[PROBLEM STATEMENT] When a line of the material has the word "Nature" in it, copy that line.

[GIVEN ENTRIES]
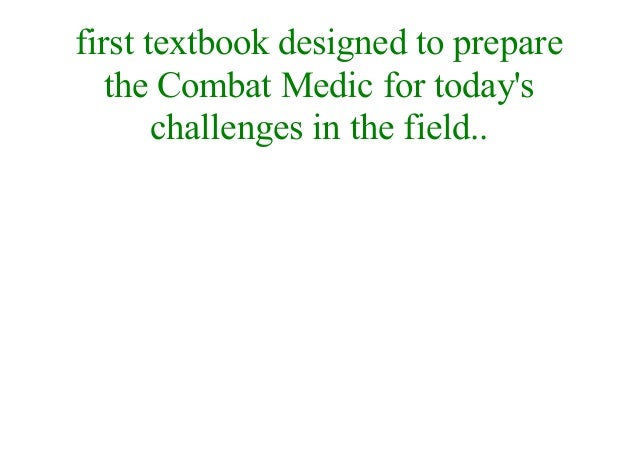 first textbook designed to prepare the Combat Medic for today's challenges in the field..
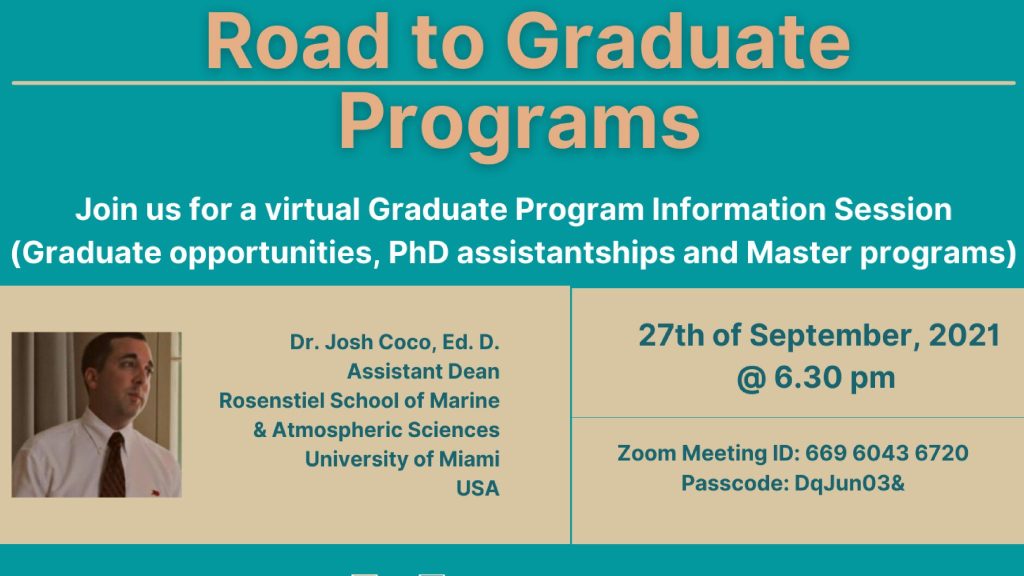 Road to Graduate Programs

Join us for a virtual Graduate Program Information Session (Graduate opportunities, PhD assistantships and Master programs)

Dr. Josh Coco, Ed. D.
Assistant Dean
Rosenstiel School of Marine & Atmospheric Sciences
University of Miami
USA

27th of September, 2021
@ 6.30 pm

Zoom Meeting ID: 669 6043 6720
Passcode: DqJun03&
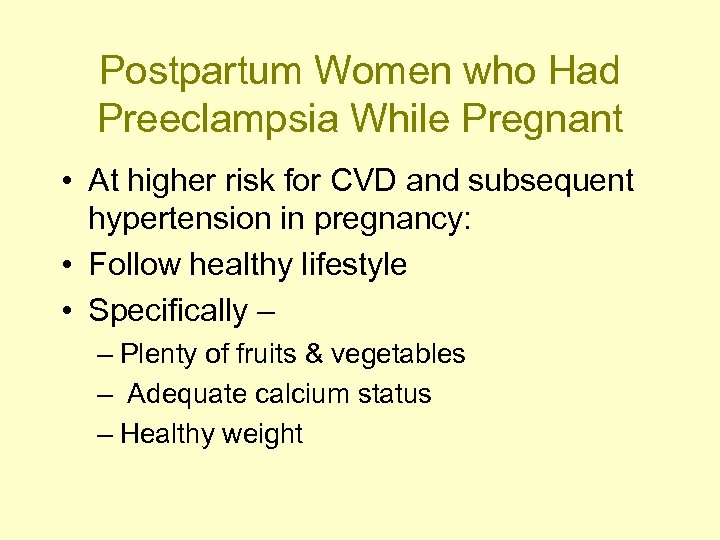 Postpartum Women who Had Preeclampsia While Pregnant

• At higher risk for CVD and subsequent hypertension in pregnancy:
• Follow healthy lifestyle
• Specifically –
– Plenty of fruits & vegetables
– Adequate calcium status
– Healthy weight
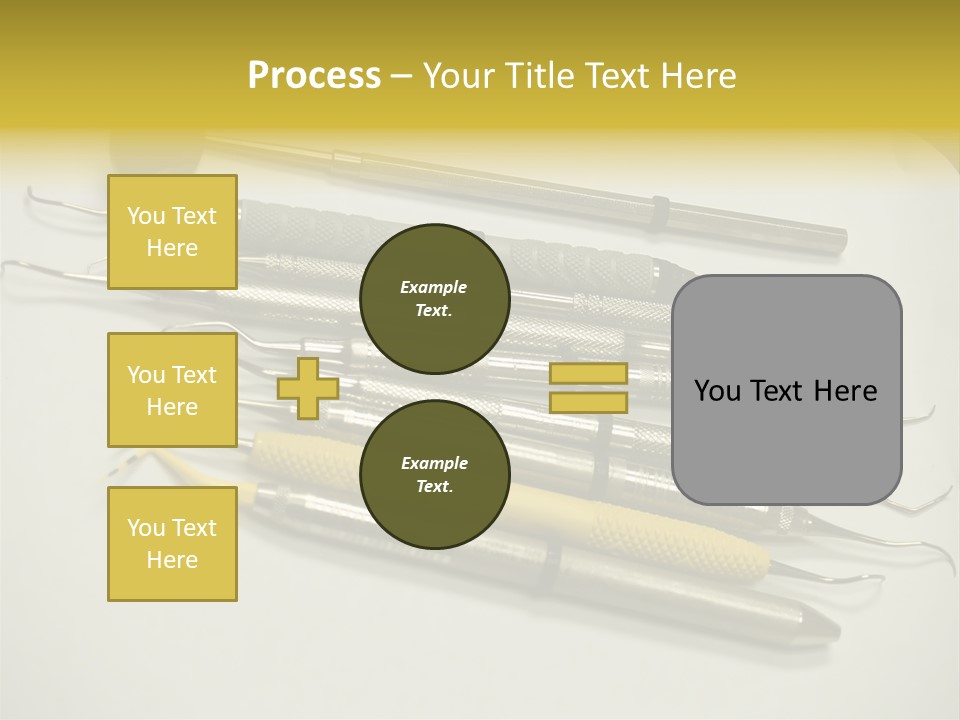 Process – Your Title Text Here

You Text Here

You Text Here

You Text Here

Example Text.

Example Text.

You Text Here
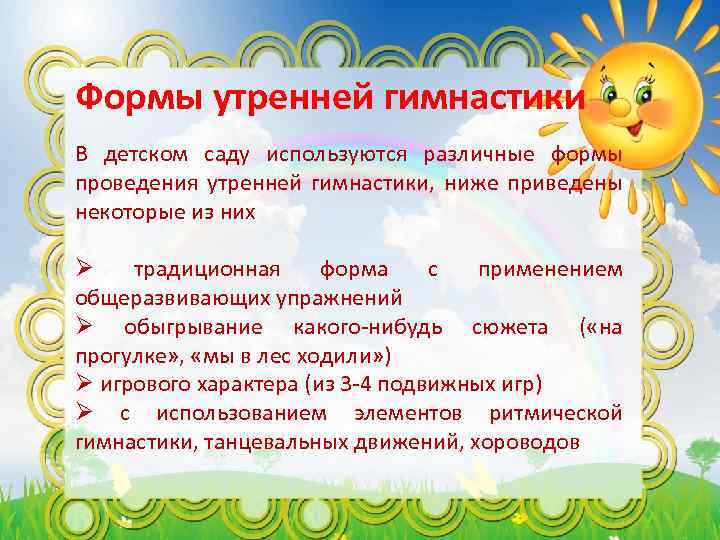 Формы утренней гимнастики

В детском саду используются различные формы проведения утренней гимнастики, ниже приведены некоторые из них

➢ традиционная форма с применением общеразвивающих упражнений
➢ обыгрывание какого-нибудь сюжета («на прогулке», «мы в лес ходили»)
➢ игрового характера (из 3-4 подвижных игр)
➢ с использованием элементов ритмической гимнастики, танцевальных движений, хороводов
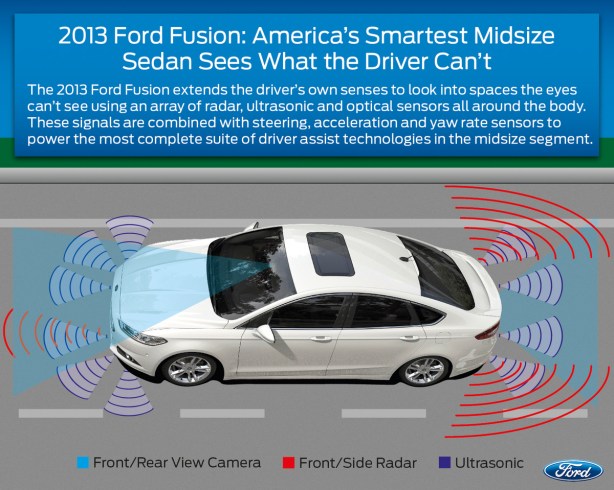 2013 Ford Fusion: America's Smartest Midsize Sedan Sees What the Driver Can't

The 2013 Ford Fusion extends the driver's own senses to look into spaces the eyes can't see using an array of radar, ultrasonic and optical sensors all around the body. These signals are combined with steering, acceleration and yaw rate sensors to power the most complete suite of driver assist technologies in the midsize segment.

Front/Rear View Camera
Front/Side Radar
Ultrasonic

Ford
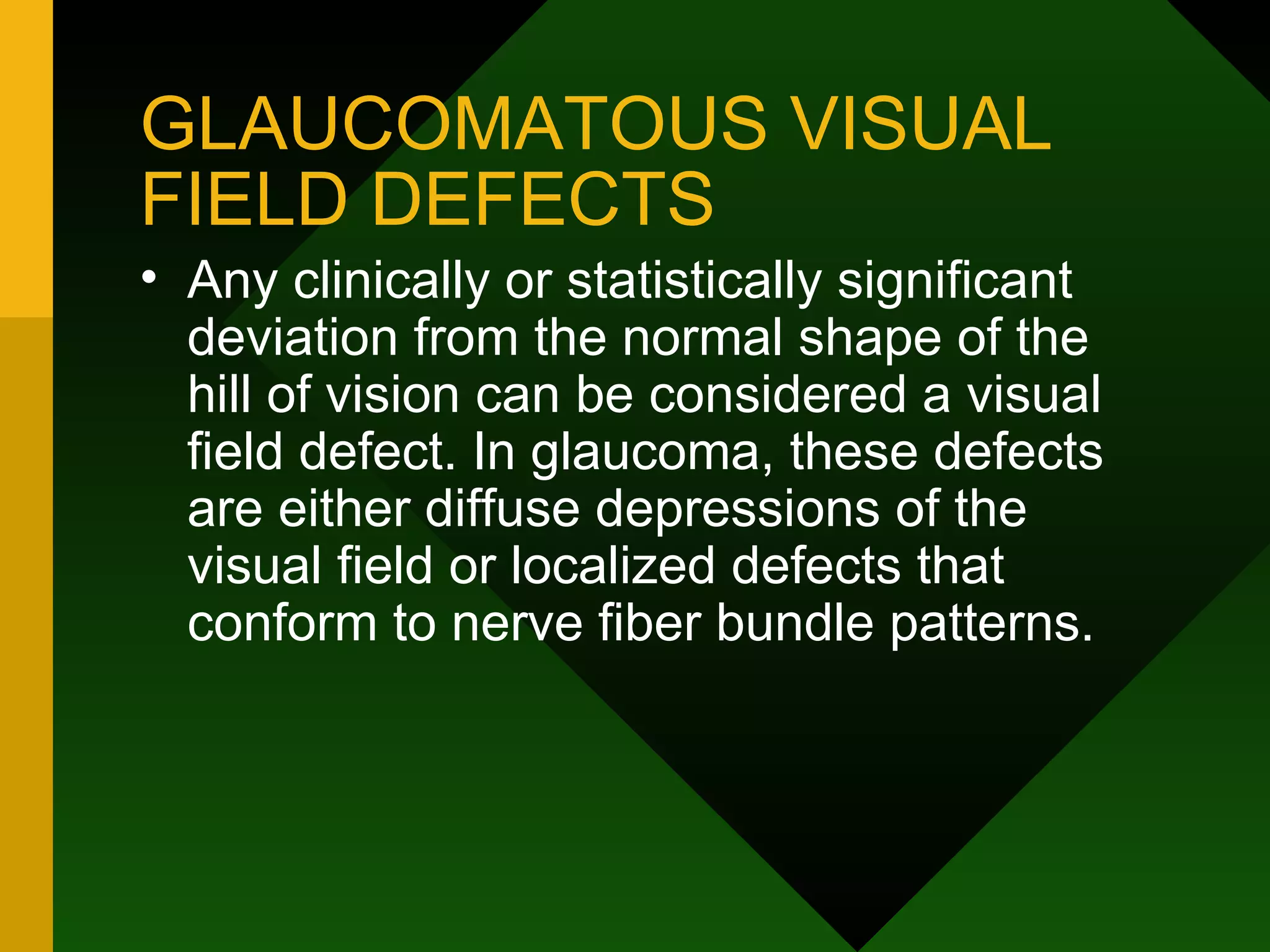 GLAUCOMATOUS VISUAL FIELD DEFECTS

• Any clinically or statistically significant deviation from the normal shape of the hill of vision can be considered a visual field defect. In glaucoma, these defects are either diffuse depressions of the visual field or localized defects that conform to nerve fiber bundle patterns.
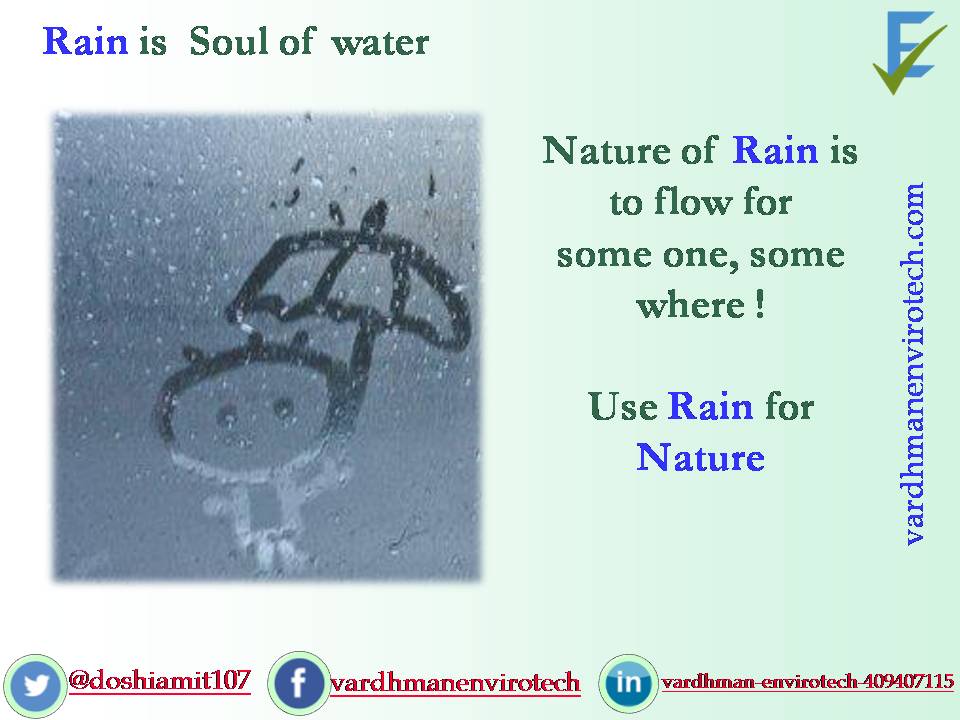 Rain is Soul of water

Nature of Rain is to flow for some one, some where !

Use Rain for Nature

vardhmanenvirotech.com

@doshiamit107 vardhmanenvirotech vardhman-envirotech-409407115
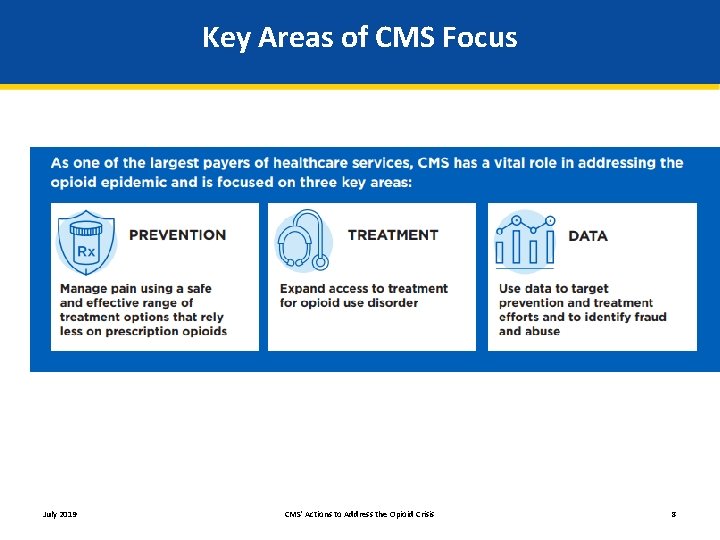 Key Areas of CMS Focus

As one of the largest payers of healthcare services, CMS has a vital role in addressing the opioid epidemic and is focused on three key areas:

Rx

PREVENTION

Manage pain using a safe and effective range of treatment options that rely less on prescription opioids

TREATMENT

Expand access to treatment for opioid use disorder

DATA

Use data to target prevention and treatment efforts and to identify fraud and abuse

July 2019

CMS' Actions to Address the Opioid Crisis

8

[ANSWER TO THIS EXERCISE]
Nature of Rain is to flow for some one, some where !
Use Rain for Nature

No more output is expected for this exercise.